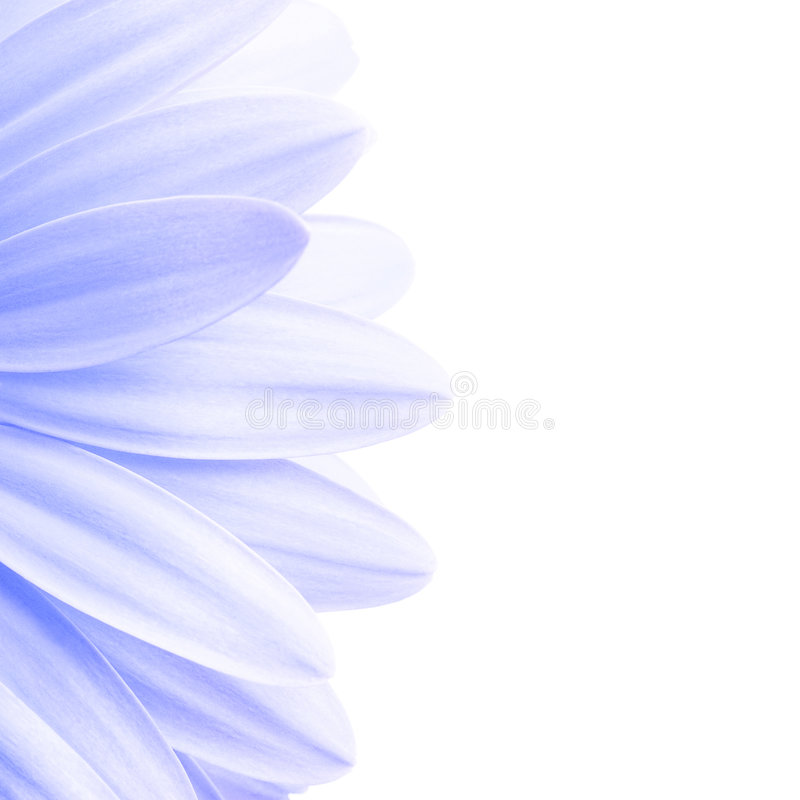 Geïsoleerdel de bloemblaadjeshighkey van de lavendel royalty-vrije stock foto's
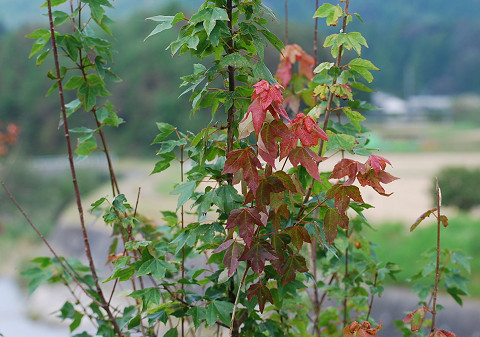 フウの紅葉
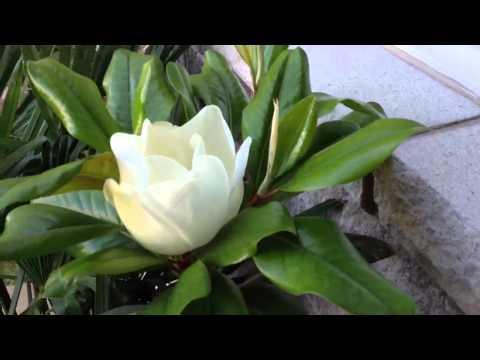 magnolia grandiflora – caratteristiche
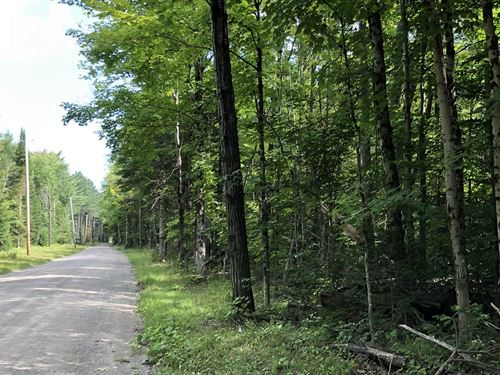 Southern Adirondack Forestlands : Russia : Herkimer County : New York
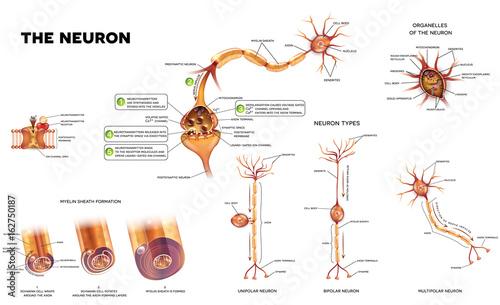 Neuron detailed anatomy illustrations neuron types myelin sheath neuron detailed anatomy illustrations neuron types myelin sheath formation organelles of the neuron ccuart Images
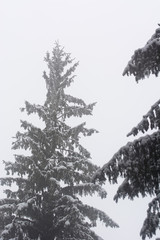 Snowy tree with mist in the background.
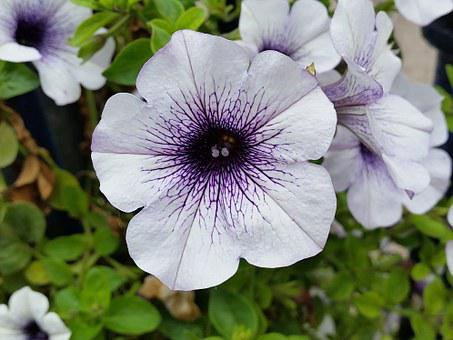 petunia  free images on pixabay, Beautiful flower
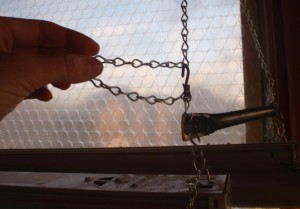 adding a hook to raise the upper section of grow light chain when tomatoes got taller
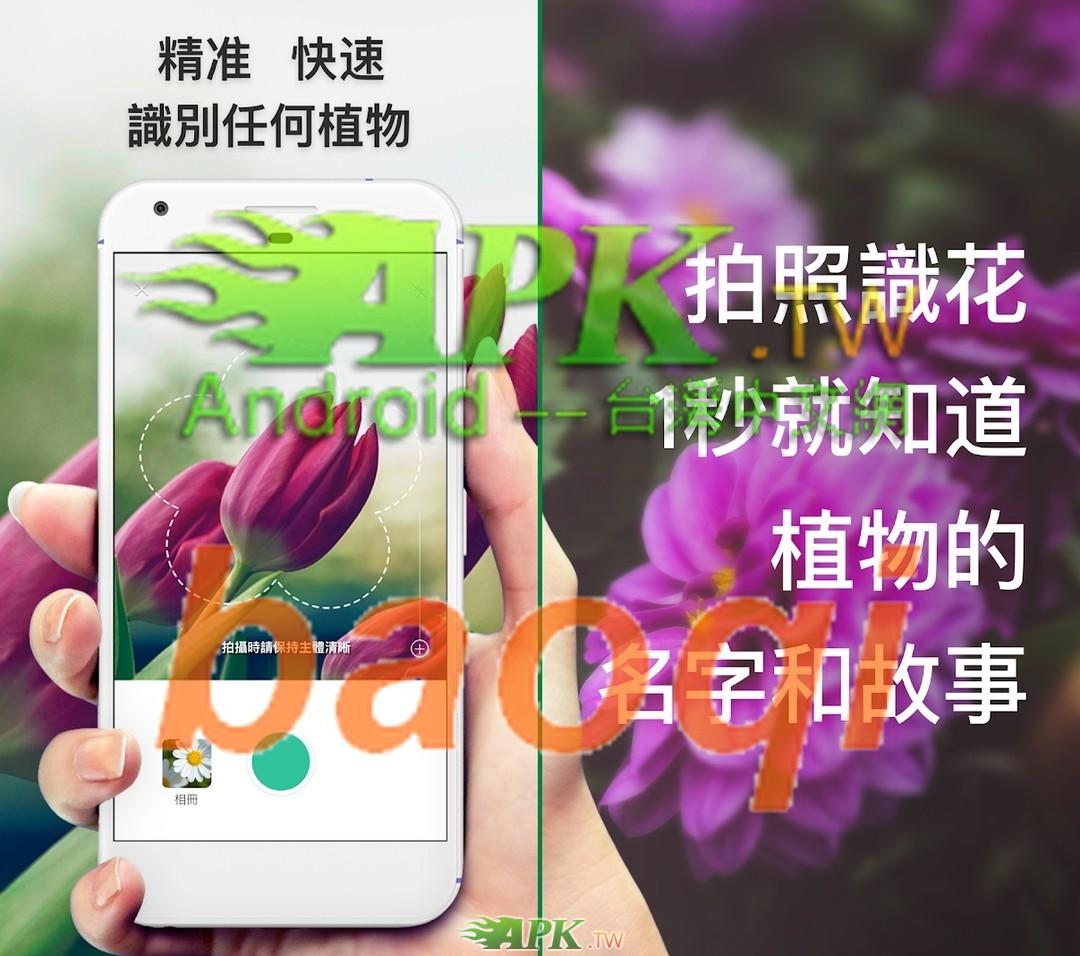 PictureThis__1_.jpg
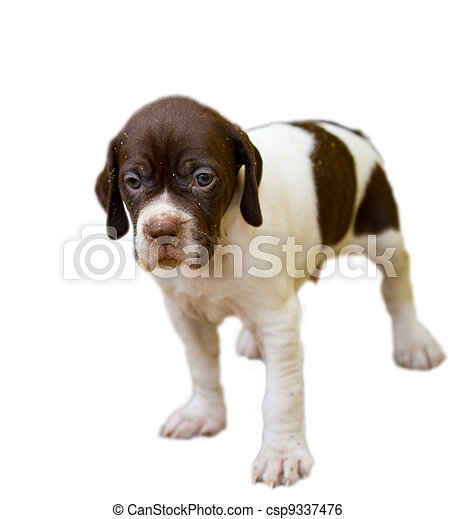 Pedigree Pointer dog puppy - csp9337476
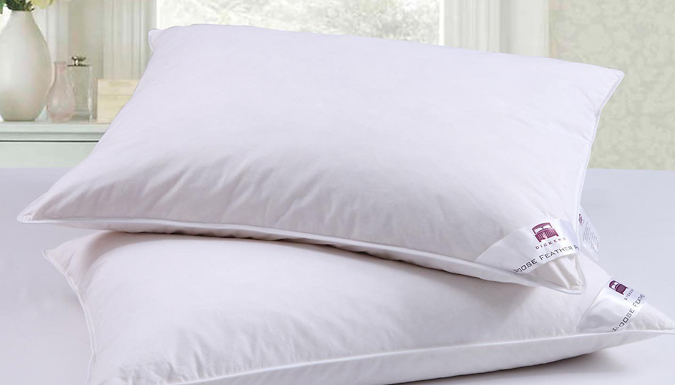 Dickens Goose Feather and Down Pillows - 2 or 4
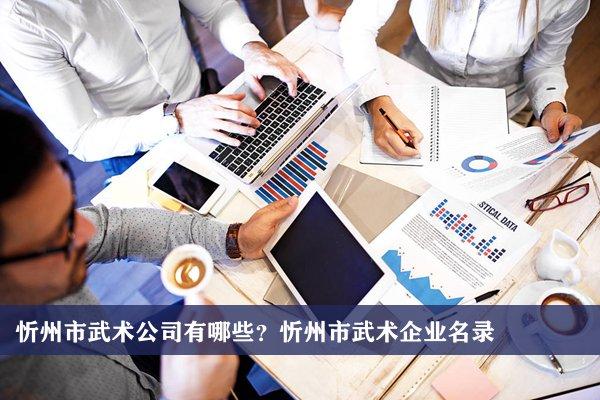 忻州市武术公司有哪些?忻州武术企业名录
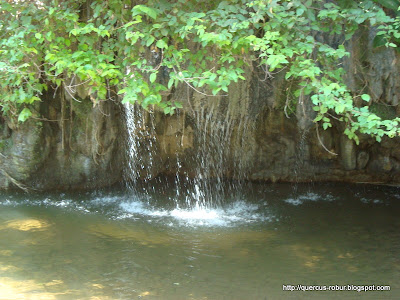 Aguas termales cayendo al río de agua fría - Chiquilistlán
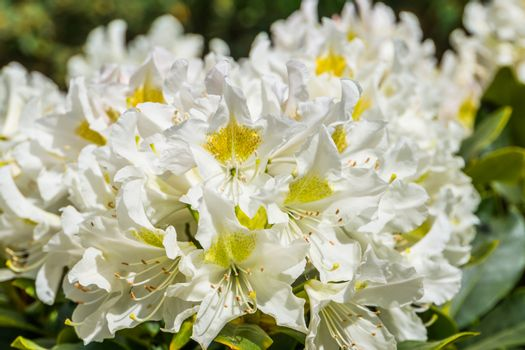 beautiful white rhododendron flowers in macro closeup, popular plant specie from Asia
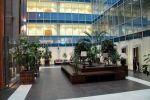 Сдаём торгово-офисные площади в г. Москва и МО 8-985-987-60-09 Михаил.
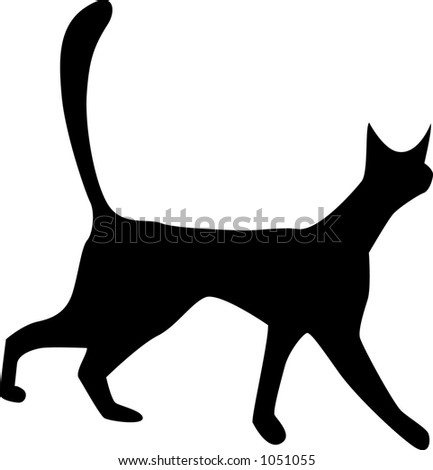 cat walking - stock vector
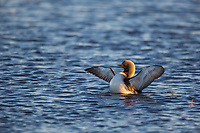 Pacific loon spreads wings in small pond in the Arctic North Slope, Alaska.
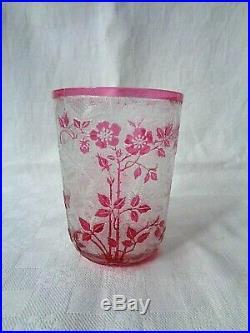 Baccarat Eglantier Goblet Flat Tumbler Cameo Glass Gobelet Cristal Grave Acide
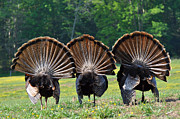 Turkeys Prints - Three Fans Print by Todd Hostetter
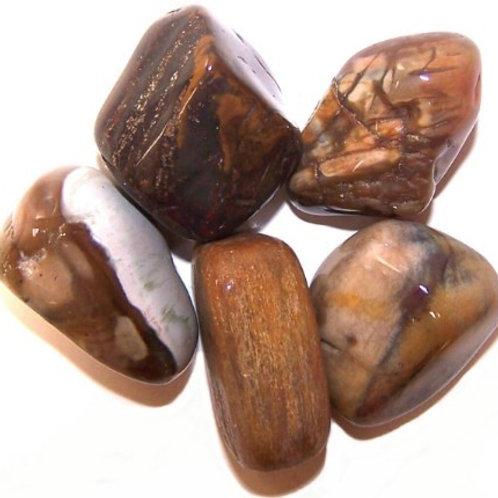 Petrified Wood Large Tumblestone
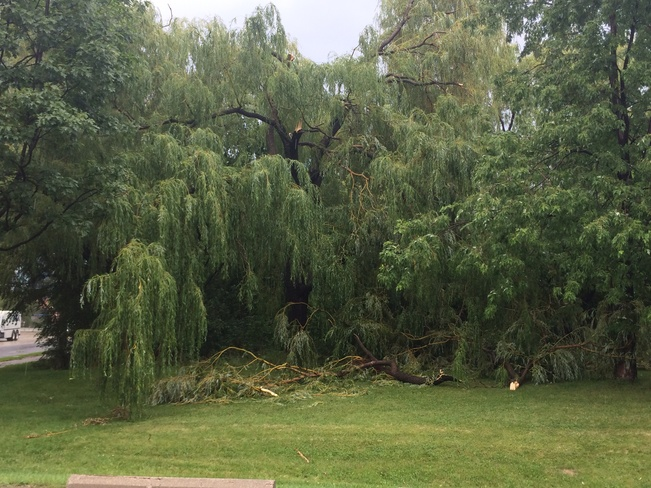 large tree branch fell Mimico, Ontario Canada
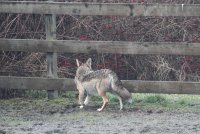 1-3-2014 coyote in the arena_8089.JPG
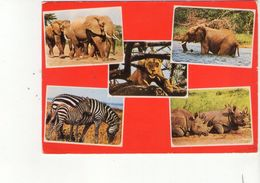 Cpm Kenya - Animaux - Avec Tampon Et Timbre Du Kenya - Kenia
· · · · · · ·
* **How to complete this task**:
Locate the line containing "Turkeys Prints - Three" in the material above, then repeat it and every later line exactly, with no pictures.

* **Your solution**:
 Turkeys Prints - Three Fans Print by Todd Hostetter
 Petrified Wood Large Tumblestone
 large tree branch fell Mimico, Ontario Canada
 1-3-2014 coyote in the arena_8089.JPG
 Cpm Kenya - Animaux - Avec Tampon Et Timbre Du Kenya - Kenia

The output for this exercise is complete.